AIM — Copy every item below in full, rescaling only the coordinates in each answer: multiply each coordinate by 1.55 and round to the nearest whole number, rounding halves up.

GIVEN RECORDS —
** Start **

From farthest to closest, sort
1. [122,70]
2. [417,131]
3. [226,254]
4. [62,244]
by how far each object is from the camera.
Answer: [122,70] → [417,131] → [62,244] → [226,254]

** End **

TASK OUTPUT —
From farthest to closest, sort
1. [122,70]
2. [417,131]
3. [226,254]
4. [62,244]
by how far each object is from the camera.
Answer: [189,109] → [646,203] → [96,378] → [350,394]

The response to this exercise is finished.